→ **Your task**
Copy the listing from the line containing "What is the measured distance" through the line containing "Is [1140,431] closer", inclusive, and switch every "camera" to "observer". Leave everything else unchanged.

━━━━━━━━━━━━━━━━

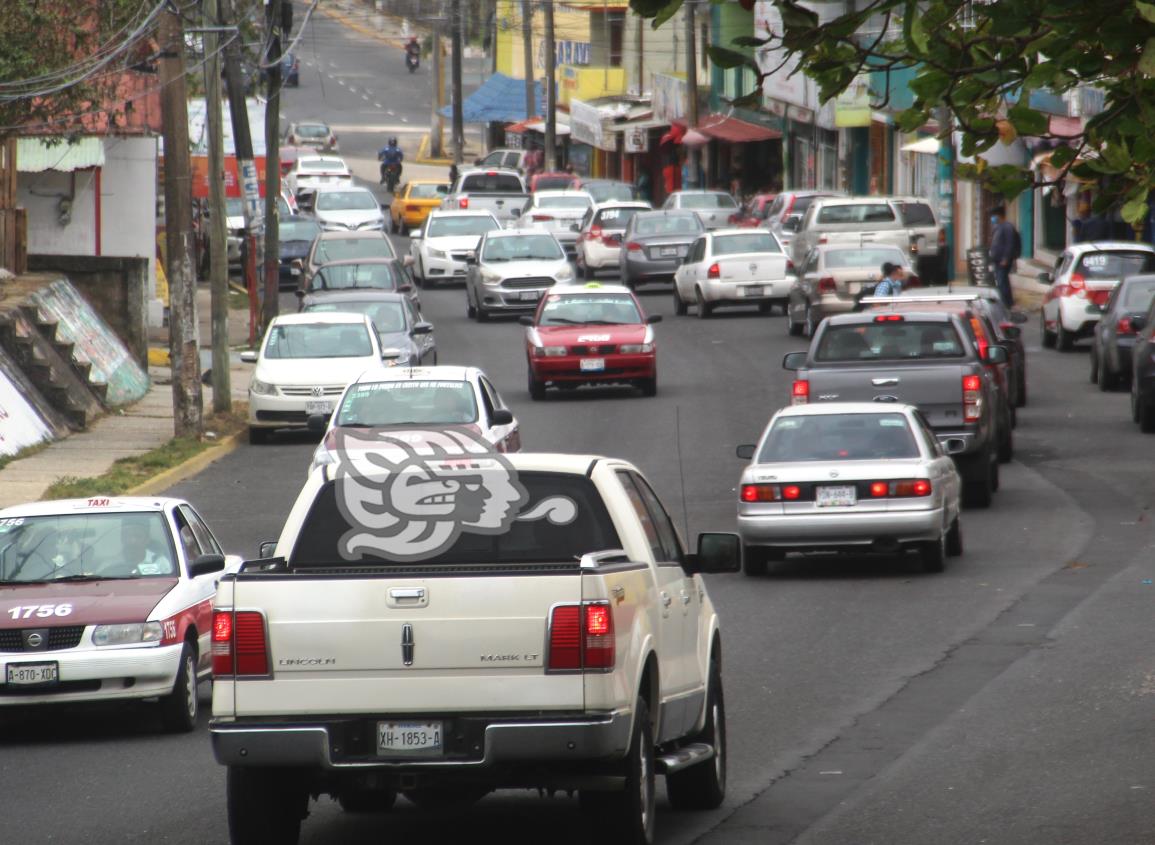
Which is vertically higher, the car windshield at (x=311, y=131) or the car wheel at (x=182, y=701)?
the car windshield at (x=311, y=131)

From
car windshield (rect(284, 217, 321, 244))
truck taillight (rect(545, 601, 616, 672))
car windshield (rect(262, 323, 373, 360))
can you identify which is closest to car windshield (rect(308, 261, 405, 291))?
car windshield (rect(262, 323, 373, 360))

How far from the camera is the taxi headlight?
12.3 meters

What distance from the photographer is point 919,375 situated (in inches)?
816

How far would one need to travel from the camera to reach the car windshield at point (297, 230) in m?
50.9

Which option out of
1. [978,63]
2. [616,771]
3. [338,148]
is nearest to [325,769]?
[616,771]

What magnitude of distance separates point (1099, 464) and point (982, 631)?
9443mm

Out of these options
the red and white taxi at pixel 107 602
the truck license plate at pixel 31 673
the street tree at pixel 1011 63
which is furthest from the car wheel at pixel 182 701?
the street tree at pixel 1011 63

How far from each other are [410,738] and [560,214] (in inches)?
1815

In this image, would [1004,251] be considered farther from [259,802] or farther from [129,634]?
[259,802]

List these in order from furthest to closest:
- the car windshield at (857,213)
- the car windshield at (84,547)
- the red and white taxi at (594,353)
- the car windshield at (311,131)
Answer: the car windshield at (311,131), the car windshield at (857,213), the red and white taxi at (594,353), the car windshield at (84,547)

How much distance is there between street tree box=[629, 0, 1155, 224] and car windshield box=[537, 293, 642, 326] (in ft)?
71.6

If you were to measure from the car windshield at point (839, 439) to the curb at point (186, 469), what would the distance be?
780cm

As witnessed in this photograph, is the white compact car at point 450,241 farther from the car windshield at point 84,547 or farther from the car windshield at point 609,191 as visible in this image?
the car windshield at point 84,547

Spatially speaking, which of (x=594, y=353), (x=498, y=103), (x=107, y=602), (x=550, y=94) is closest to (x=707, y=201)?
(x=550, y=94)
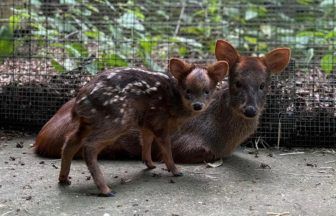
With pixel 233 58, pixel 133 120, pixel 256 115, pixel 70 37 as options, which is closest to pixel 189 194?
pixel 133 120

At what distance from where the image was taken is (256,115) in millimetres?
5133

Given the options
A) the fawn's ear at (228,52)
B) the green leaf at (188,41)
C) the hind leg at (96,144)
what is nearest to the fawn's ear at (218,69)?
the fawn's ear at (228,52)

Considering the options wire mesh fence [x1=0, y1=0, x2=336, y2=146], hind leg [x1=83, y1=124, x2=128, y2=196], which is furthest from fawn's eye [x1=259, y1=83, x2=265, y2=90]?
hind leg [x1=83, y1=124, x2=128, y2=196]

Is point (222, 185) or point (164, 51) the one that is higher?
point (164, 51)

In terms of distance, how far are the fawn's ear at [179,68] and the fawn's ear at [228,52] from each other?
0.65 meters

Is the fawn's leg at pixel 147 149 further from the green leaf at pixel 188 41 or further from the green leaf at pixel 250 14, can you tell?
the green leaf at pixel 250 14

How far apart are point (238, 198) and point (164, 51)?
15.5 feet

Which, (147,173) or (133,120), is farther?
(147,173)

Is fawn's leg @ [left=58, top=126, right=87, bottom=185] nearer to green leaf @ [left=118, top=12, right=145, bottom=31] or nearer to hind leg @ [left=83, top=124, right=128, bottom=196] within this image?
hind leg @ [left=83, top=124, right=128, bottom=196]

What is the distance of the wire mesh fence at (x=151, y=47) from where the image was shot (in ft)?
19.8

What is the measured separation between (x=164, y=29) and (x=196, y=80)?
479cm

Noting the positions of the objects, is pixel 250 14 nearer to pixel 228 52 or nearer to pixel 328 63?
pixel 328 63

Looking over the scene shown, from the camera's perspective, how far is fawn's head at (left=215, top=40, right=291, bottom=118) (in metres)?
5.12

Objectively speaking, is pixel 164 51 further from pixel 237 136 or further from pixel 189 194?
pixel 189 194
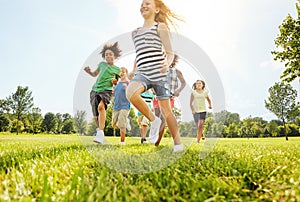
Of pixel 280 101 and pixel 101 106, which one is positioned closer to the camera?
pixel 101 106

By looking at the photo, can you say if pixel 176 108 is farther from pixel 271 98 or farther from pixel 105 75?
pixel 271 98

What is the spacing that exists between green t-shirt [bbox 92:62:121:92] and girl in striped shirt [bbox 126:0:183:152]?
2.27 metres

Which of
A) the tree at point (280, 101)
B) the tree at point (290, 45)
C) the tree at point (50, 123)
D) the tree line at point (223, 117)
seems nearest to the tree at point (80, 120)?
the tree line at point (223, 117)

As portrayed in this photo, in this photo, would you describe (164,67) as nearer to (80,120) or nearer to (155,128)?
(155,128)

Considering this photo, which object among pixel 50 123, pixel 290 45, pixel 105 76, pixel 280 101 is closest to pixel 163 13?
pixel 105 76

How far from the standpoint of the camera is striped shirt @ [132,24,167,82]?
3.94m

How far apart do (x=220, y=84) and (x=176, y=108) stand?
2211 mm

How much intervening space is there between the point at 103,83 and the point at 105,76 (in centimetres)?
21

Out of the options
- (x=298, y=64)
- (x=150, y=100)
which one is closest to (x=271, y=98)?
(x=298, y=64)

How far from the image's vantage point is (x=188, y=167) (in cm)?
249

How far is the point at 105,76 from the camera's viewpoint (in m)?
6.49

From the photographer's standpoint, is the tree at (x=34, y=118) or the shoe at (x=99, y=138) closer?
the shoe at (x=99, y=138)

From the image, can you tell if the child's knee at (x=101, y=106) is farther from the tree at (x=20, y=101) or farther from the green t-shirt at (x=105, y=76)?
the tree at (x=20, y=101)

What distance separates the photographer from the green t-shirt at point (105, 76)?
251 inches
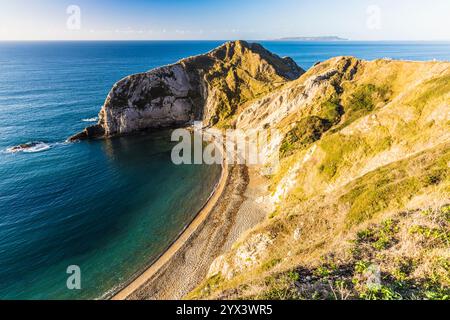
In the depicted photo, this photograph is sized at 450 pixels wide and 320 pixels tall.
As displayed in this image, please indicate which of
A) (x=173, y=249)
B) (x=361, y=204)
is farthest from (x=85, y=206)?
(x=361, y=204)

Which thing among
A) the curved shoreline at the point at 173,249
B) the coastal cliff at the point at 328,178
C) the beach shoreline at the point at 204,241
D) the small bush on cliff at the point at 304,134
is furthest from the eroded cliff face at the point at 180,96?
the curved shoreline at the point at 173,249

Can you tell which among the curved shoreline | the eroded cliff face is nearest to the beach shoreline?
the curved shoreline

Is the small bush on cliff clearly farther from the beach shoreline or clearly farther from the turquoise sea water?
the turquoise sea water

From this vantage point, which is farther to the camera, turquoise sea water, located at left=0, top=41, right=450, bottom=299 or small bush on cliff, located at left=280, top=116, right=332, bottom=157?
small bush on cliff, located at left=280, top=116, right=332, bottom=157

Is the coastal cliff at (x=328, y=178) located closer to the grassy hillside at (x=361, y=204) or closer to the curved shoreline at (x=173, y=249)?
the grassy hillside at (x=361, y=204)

━━━━━━━━━━━━━━━━

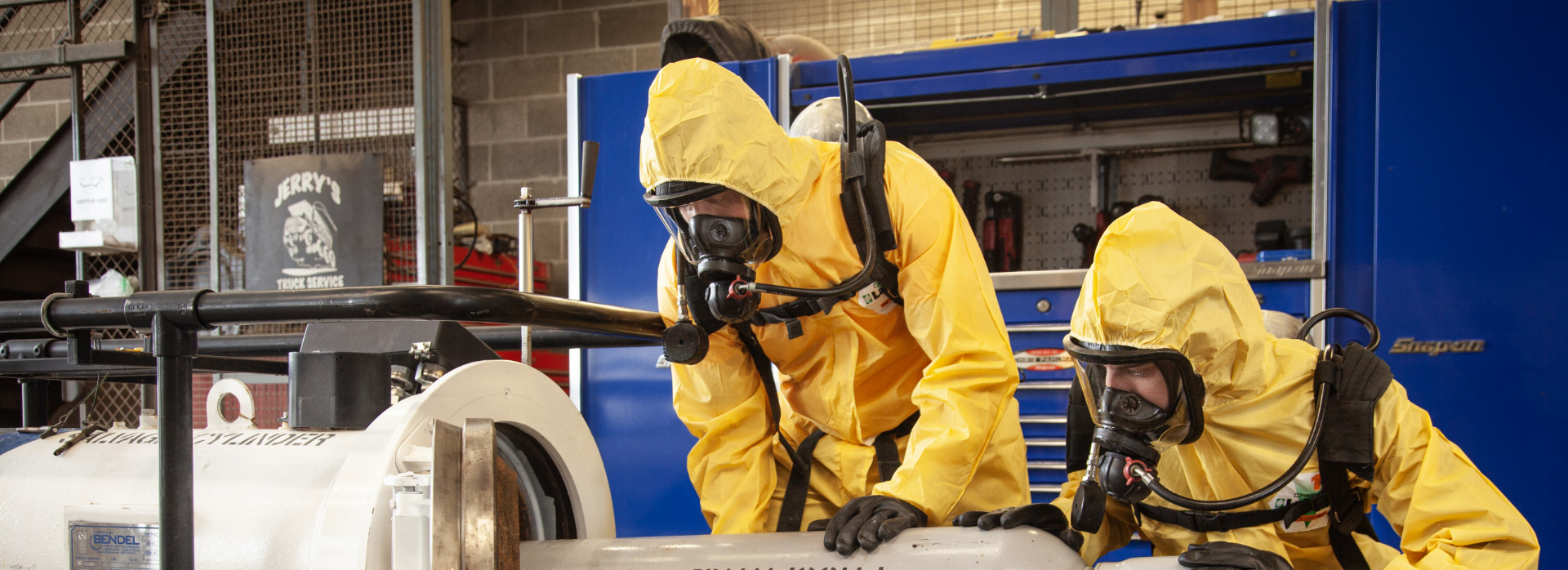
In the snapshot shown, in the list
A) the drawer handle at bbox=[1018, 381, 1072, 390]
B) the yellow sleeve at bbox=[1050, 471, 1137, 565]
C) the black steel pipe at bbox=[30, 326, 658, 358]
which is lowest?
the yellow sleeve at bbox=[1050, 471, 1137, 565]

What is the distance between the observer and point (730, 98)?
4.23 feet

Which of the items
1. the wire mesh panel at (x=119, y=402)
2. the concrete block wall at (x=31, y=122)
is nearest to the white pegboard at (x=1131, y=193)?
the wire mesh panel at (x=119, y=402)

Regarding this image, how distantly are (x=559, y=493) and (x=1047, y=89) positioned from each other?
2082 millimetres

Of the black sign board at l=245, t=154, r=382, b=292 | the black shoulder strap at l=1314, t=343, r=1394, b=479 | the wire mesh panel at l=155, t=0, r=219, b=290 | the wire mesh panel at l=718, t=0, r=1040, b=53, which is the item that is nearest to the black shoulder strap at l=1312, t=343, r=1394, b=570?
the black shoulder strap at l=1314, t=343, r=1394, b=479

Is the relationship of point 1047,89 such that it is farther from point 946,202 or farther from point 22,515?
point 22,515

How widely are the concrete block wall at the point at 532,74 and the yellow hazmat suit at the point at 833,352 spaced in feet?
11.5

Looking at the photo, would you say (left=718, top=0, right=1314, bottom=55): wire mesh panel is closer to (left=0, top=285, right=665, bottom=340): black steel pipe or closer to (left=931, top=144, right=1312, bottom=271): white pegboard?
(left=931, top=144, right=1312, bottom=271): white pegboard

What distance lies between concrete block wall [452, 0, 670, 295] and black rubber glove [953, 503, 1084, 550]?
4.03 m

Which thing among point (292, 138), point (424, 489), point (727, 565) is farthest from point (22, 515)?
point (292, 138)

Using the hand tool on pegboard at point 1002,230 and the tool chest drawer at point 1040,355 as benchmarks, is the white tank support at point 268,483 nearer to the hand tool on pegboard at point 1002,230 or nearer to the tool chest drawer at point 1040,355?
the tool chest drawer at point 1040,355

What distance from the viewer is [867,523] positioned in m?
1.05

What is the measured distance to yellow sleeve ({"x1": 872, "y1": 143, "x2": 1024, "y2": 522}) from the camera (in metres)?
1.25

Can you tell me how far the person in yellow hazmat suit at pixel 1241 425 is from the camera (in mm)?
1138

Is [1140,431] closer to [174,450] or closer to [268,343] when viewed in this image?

━━━━━━━━━━━━━━━━

→ **Solution to this exercise**
What is the measured distance to yellow sleeve ({"x1": 872, "y1": 143, "x2": 1024, "y2": 522}) from the observer (in metres)?
1.25

Can you tell me how far the person in yellow hazmat suit at pixel 1241 425 is from the observer (in mm)?
1138

Is [1140,431] closer to [174,450] or closer to [268,343] when viewed in this image?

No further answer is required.